Cancer is on the rise in Singapore - especially those linked to bad habits associated with the modern lifestyle, including smoking and eating too much.
According to the latest available figures from two years ago, 12,123 people were diagnosed with cancer, up from 10,576 in 2008. This marks an increase of nearly 15 per cent.
One reason for these numbers, said National Cancer Centre Singapore (NCCS) director Soo Khee Chee, is an ageing population. The NCCS is Singapore's leading cancer treatment and research centre.
"In developed countries like ours, people are living longer. Previously, people would die before they got cancer," he said.
But what is more worrying is how "lifestyle cancers" such as prostate, breast and colo-rectum cancers are contributing to the rise as well.
Prostate cancer cases went up by 52 per cent from 2003 to 2012, when cases of breast cancer also rose by 25 per cent.
These cancers are, respectively, among the top three most common in men and women. They are also known as "developed world cancers" because they are associated with the lifestyle in these countries.
One factor that increases the chance of cancer is smoking, said Professor Soo.
"Overall, the rate of smoking is moving downwards, but there is a trend of more younger people here taking it up," he said.
Health Promotion Board figures from 2010 showed that 16 per cent of young people aged 18 to 29 smoked regularly, up from 12 per cent in 2004.
Other factors contributing to the rise of cancer here are poor diet and lack of exercise, because we are "overfed and eating the wrong food", Prof Soo said.
Having fewer children and having them later also increase a woman's chances of getting cancer, he added.
Cancer remains the No.1 killer in Singapore, with 30 per cent of deaths in 2011 caused by the disease. This is five times more than deaths caused by accidents, violence and poisoning together.

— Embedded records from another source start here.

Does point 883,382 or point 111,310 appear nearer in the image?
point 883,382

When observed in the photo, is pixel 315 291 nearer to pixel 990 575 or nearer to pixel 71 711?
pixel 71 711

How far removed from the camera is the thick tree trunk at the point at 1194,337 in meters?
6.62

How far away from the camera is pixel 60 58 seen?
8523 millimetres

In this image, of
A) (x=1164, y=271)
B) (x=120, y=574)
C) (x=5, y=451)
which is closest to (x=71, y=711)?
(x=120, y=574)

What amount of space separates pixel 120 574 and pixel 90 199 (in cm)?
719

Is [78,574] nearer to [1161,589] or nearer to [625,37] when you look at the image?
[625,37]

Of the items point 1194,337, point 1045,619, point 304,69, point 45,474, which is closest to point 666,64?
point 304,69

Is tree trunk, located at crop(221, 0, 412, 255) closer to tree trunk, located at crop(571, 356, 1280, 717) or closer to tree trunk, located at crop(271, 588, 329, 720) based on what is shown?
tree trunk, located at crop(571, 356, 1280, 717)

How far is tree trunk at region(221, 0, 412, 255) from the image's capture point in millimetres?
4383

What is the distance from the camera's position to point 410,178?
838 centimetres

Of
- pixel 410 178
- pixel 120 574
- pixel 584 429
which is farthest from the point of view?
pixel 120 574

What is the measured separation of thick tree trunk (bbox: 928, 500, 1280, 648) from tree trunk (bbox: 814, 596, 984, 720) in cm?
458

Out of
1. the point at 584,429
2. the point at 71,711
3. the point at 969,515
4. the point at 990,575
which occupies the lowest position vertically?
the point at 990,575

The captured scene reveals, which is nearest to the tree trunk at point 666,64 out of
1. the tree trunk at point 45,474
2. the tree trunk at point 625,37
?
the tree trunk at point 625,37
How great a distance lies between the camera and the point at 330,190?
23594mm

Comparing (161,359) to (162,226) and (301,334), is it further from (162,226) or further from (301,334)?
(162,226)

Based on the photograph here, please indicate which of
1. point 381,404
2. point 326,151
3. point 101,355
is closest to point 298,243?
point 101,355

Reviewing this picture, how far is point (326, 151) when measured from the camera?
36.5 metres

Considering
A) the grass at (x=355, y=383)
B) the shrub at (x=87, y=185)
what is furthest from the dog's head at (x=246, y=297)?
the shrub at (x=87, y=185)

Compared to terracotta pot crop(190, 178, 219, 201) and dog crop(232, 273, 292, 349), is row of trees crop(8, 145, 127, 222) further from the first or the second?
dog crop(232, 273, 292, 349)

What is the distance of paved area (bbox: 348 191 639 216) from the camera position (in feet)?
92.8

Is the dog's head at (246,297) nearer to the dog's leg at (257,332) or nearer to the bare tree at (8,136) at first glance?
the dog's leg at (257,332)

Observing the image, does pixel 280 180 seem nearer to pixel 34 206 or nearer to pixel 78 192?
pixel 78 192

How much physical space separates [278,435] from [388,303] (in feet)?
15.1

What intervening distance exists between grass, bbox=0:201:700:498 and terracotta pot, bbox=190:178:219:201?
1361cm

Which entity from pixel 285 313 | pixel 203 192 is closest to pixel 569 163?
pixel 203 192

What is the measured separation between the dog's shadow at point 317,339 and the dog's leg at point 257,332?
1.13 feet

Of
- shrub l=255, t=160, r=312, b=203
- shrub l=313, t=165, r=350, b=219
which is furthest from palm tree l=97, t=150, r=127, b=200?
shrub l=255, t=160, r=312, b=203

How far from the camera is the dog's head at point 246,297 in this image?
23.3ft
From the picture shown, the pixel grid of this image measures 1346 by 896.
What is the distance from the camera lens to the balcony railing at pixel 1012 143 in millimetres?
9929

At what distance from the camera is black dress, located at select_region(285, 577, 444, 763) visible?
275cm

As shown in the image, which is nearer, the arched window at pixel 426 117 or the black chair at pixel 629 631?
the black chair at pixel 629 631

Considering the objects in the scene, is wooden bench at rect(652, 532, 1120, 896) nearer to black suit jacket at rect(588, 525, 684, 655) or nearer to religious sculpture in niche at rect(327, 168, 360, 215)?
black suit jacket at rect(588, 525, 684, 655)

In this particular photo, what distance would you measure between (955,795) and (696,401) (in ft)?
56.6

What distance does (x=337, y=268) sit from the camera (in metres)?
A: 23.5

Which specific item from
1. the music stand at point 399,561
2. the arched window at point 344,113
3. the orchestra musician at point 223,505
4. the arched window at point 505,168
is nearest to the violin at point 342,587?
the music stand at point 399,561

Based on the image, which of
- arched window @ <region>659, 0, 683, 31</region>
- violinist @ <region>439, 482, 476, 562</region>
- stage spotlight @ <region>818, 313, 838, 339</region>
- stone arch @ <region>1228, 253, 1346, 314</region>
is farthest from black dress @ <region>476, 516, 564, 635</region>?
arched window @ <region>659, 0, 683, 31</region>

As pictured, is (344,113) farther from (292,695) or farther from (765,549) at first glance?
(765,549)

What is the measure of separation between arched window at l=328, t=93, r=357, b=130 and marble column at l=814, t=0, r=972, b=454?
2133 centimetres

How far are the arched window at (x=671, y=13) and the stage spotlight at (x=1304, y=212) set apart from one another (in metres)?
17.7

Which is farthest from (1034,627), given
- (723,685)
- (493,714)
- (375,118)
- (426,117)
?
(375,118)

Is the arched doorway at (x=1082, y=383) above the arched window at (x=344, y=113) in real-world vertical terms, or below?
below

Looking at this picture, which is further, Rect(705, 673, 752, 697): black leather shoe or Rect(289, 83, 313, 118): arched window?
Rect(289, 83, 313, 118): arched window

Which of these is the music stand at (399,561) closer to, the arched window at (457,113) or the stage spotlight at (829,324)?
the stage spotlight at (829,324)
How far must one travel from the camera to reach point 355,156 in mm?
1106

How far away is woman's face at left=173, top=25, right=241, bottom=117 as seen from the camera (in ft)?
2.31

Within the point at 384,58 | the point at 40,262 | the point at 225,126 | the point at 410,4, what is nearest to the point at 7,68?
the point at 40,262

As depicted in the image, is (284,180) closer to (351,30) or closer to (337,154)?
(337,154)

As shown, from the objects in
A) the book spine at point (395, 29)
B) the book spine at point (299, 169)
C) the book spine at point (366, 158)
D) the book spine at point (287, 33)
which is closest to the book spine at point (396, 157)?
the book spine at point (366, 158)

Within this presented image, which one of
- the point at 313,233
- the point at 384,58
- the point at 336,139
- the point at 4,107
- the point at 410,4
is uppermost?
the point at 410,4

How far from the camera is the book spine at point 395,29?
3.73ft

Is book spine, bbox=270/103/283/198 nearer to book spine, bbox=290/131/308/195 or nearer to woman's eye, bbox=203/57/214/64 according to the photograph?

But the outlook is not all bleak.
The chances of getting cancer can be lowered dramatically by modifying one's lifestyle. Stopping young people from smoking, for instance, "will almost decrease cancer deaths by a third if we succeed", Prof Soo said.
Some of the most common cancers are also those which have the highest survival rates.
Breast cancer - which is the most common cancer in women - has a five-year overall survival rate of 89 per cent. This means that 89 of every 100 people diagnosed with breast cancer were still alive after five years. The corresponding figure for lymphoma was 70 per cent, while that for colon cancer was 60 per cent.
"Cancer is not a death sentence," said Prof Soo. "It would be a pity if cancer patients go into despair or give up because they think that way."